Many employers have been faced with this situation. An employee who is classified as non-exempt and so entitled to overtime decides to do some work from his home computer at night—maybe to score some brownie points with a hard-to-please supervisor or maybe to make up for a failure to get enough done during the workday. Or an employee clocks out, but then sticks around and helps some friends on the next shift get some things done. Regardless of the reason, if an employee voluntarily decides to do some work off the clock and management knows about it, unless he qualifies for an exemption under the FLSA, an employer must pay him—and at the overtime rate for hours that exceed forty in a week.
Under the FLSA, “employ” is defined to mean “to suffer or permit to work.” 29 U.S.C. §203(g).
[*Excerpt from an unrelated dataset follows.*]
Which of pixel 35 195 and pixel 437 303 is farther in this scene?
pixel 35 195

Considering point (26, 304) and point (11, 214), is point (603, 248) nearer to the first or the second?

What this means is that an employer must compensate its employees for work even where it is not expressly authorized as long as it is performed with the knowledge and acquiescence of management. As one court has explained, “one’s motivation for performing off-the-clock work is not relevant for FLSA purposes if the employer knows or should have known about it.” Butler v. DirectSAT USA, LLC, 47 F. Supp. 3d 300, 309 (D. Md. 2014).
The regulations specifically address this issue. 29 C.F.R. § 785.11 provides:
Work not requested but suffered or permitted is work time. For example, an employee may voluntarily continue to work at the end of the shift. He may be a pieceworker, he may desire to finish an assigned task or he may wish to correct errors, paste work tickets, prepare time reports or other records. The reason is immaterial. The employer knows or has reason to believe that he is continuing to work and the time is working time.
This rule also applies to work “performed away from the premises or the job site, or even at home.” 29 C.F.R. § 785.12. If the employer knows or has reason to know that the employee is doing work away from the job, it must be counted as hours worked. Id. Furthermore, the regulations specifically provide that it is “the duty of management to exercise its control and see that the work is not performed if it does not want it to be performed.” 29 C.F.R. § 785.13. Management “cannot sit back and accept the benefits without compensating for them.” Id.
This is a frustrating rule for some employers. After all, if an employee is electing to do some additional work without having been ordered to do so, it seems like the employer shouldn’t be on the hook for overtime. Unfortunately, the law dictates otherwise.
So what should employers do? First, it is best to make sure to have a policy specifically providing that overtime work must be authorized and disallowing off the clock work for non-exempt employees. Secondly, strictly enforce this policy. When an employee violates the policy and works off the clock, he or she needs to be disciplined (along with, of course, being compensated for the work).